[MATERIAL TO PROCESS — start]

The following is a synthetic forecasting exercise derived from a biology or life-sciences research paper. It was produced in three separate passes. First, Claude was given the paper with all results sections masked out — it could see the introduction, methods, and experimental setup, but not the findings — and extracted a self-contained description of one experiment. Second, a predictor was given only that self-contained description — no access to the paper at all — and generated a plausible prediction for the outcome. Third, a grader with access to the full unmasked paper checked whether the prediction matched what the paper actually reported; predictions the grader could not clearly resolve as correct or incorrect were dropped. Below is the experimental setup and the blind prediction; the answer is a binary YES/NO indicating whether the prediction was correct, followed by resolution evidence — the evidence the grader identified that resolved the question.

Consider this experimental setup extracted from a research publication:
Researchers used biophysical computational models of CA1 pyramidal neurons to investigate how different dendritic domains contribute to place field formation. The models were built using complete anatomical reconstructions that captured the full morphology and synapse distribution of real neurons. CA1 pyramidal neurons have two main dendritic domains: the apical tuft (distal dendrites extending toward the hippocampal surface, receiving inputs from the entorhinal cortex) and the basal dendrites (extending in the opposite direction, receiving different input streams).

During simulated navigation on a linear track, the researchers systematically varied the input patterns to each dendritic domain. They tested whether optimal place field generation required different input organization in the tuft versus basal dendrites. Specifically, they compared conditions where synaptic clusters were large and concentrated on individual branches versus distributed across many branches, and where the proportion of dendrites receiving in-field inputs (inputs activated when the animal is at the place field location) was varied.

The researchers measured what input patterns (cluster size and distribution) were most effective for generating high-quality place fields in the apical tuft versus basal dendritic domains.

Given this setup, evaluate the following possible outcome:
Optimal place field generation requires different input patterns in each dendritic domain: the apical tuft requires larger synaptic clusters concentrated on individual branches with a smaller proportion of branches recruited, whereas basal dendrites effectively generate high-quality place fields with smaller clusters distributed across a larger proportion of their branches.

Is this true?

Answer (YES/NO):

[MATERIAL TO PROCESS — finish]

Could you repeat every record above exactly as it appears?

The following is a synthetic forecasting exercise derived from a biology or life-sciences research paper. It was produced in three separate passes. First, Claude was given the paper with all results sections masked out — it could see the introduction, methods, and experimental setup, but not the findings — and extracted a self-contained description of one experiment. Second, a predictor was given only that self-contained description — no access to the paper at all — and generated a plausible prediction for the outcome. Third, a grader with access to the full unmasked paper checked whether the prediction matched what the paper actually reported; predictions the grader could not clearly resolve as correct or incorrect were dropped. Below is the experimental setup and the blind prediction; the answer is a binary YES/NO indicating whether the prediction was correct, followed by resolution evidence — the evidence the grader identified that resolved the question.

Consider this experimental setup extracted from a research publication:
Researchers used biophysical computational models of CA1 pyramidal neurons to investigate how different dendritic domains contribute to place field formation. The models were built using complete anatomical reconstructions that captured the full morphology and synapse distribution of real neurons. CA1 pyramidal neurons have two main dendritic domains: the apical tuft (distal dendrites extending toward the hippocampal surface, receiving inputs from the entorhinal cortex) and the basal dendrites (extending in the opposite direction, receiving different input streams).

During simulated navigation on a linear track, the researchers systematically varied the input patterns to each dendritic domain. They tested whether optimal place field generation required different input organization in the tuft versus basal dendrites. Specifically, they compared conditions where synaptic clusters were large and concentrated on individual branches versus distributed across many branches, and where the proportion of dendrites receiving in-field inputs (inputs activated when the animal is at the place field location) was varied.

The researchers measured what input patterns (cluster size and distribution) were most effective for generating high-quality place fields in the apical tuft versus basal dendritic domains.

Given this setup, evaluate the following possible outcome:
Optimal place field generation requires different input patterns in each dendritic domain: the apical tuft requires larger synaptic clusters concentrated on individual branches with a smaller proportion of branches recruited, whereas basal dendrites effectively generate high-quality place fields with smaller clusters distributed across a larger proportion of their branches.

Is this true?

Answer (YES/NO):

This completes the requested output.